Problems and tasks:
• 1. Reproduce the passage of the autism DNA screening article below, word for word, between "The researchers then" and "least one subgroup.", inclusive.
• 2. Using the autism DNA screening article below, answer each question on its own line:
(a) In which online journal was the study published?
(b) How many SNPs did the team initially identify as associated with the autistic traits they were looking for?
(c) In what room and building will Dr. Hu's seminar be held?
• 3. List every behavioral subtype of autistic individuals named in the autism DNA screening article below.

Exercise passage:
════════════════════

In the study, published last week in the online journal PLoS One, researchers identified a set of tiny inconsistencies in DNA that were associated with common autistic behaviors. The team then found those DNA anomalies to be significantly involved among people with autism.
Lead author Valerie Hu, a professor in GW’s Department of Biochemistry and Molecular Biology, said these pieces of DNA could provide previously elusive biological hallmarks for use in screening DNA for autism.
Such a diagnostic test could identify a person’s risk of developing autism, she said, but also point to specific types of autism, as categorized by behavioral traits such as autism featuring severe language deficits or savant qualities.
Screening that could be applied even to newborns would be a considerable advance, since one of the most widely accepted autism treatments—behavioral intervention—hinges on early detection. Currently autism is diagnosed based observation of abnormal behavioral development over a child’s first few years.
(On Friday, Dr. Hu will be giving a seminar covering these findings and her last study, concerning a gene that may help explain why autism affects males more often than females. The lecture will be from 12 p.m. to 1 p.m. in Ross Hall room 224.)
The new study builds on previous work by Dr. Hu, which found that autistic individuals could be fairly neatly divided into four behavioral subtypes—those with severe language deficits, milder symptoms across the board, savant qualities, and intermediate severity—based on scores from a common diagnostic questionnaire.
Then looking at gene activity, or expression, from people in three of those groups, Dr. Hu showed that each group had a largely distinct “signature” of gene expression that differentiated it from the other groups as well as non-autistic individuals.
The same divide-and-conquer technique was used in the new PLoS One study by Dr. Hu and her collaborators: Anjene Addington, of the National Institute of Mental Health, and Alexander Hyman, a high school student who interned in Dr. Hu’s lab last summer, when the research was conducted.
The researchers first identified small differences in the building blocks of DNA, called nucleotides, that could be associated with any of several common autistic behaviors.
The arrangement of the body’s four different nucleotides, over and over in various combinations, creates the genetic blueprint for each person and is largely the same across all humans. But where the sequences are slightly jumbled—a relatively common occurrence, called single nucleotide polymorphisms, or SNPs (pronounced “snips”)—is where the researchers looked for links to autistic traits.
Sifting through more than half a million SNPs, the team initially identified 167 that were associated with the autistic traits they were looking for.
The researchers then divided nearly 3,000 autistic individuals into the four behavioral subgroups to look for those SNPs and found 18 SNPs that each were “highly significant” to at least one subgroup.
The location of those SNPs in the DNA led the researchers to speculate that most of the 18 SNPs are involved in regulating the activity of genes, and that the genes were related to neurological functions and disorders that already are associated with autism.
Ten of the SNPs were relevant to more than one of the autism subgroups, but often in a lopsided way—causing one group to have a higher risk of developing the particular trait associated with the SNP than another group. That finding, Dr. Hu said “reinforces the idea that these subtypes are genetically different,” and that it therefore makes sense to divide and study the groups separately.
Dr. Hu said the approach so far to so-called genome-wide association studies of autism mostly has been to study increasingly larger populations separated into just two groups: individuals with autism and those without. But the stark heterogeneity of the autistic population—the vast differences that exist from case to case—has been a stumbling block for these types of studies, she said.
“The real power comes in the subdividing,” Dr. Hu said. “When you create more homogenous subsets”—that is, when cases that are more similar are grouped together—“you get more power to identify differences between cases and controls.”
Dr. Hu said her team is pursuing larger-scale studies that would need to be done to validate the findings before the work could be translated into a diagnostic test.

════════════════════

Given information:

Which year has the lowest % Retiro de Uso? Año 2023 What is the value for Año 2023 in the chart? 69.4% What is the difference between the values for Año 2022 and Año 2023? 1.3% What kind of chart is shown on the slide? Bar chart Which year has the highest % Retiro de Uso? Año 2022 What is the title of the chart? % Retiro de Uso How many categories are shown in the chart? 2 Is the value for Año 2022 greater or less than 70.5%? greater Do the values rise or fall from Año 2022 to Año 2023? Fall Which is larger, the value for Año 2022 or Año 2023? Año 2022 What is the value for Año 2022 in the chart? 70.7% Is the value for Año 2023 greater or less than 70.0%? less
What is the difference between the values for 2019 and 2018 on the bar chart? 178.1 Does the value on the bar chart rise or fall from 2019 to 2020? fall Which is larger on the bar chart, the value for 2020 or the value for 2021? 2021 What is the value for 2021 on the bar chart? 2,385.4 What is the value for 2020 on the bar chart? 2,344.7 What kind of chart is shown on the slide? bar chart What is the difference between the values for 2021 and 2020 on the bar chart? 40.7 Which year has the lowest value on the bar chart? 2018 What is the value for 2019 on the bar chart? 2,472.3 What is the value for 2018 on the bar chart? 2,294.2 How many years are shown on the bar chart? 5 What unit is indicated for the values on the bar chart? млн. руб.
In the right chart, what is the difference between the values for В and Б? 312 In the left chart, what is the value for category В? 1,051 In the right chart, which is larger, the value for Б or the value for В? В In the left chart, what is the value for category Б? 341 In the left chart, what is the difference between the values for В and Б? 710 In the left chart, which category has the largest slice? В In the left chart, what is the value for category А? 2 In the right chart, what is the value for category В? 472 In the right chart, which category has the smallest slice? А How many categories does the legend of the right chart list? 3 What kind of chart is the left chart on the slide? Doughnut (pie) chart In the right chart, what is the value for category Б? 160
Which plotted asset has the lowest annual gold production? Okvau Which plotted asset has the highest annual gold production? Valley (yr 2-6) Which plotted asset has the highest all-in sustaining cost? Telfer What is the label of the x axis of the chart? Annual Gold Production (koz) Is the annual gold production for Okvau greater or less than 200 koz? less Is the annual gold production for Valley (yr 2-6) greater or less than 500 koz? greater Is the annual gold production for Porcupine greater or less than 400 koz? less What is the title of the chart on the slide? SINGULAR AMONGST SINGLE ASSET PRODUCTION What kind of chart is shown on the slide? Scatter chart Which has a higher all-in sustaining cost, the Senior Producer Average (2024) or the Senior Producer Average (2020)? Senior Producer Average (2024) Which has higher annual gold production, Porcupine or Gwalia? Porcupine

════════════════════

Answers by item:
• 1.
The researchers then divided nearly 3,000 autistic individuals into the four behavioral subgroups to look for those SNPs and found 18 SNPs that each were “highly significant” to at least one subgroup.

• 2.
(a) PLoS One
(b) 167
(c) Ross Hall room 224

• 3.
- Severe language deficits
- Milder symptoms across the board
- Savant qualities
- Intermediate severity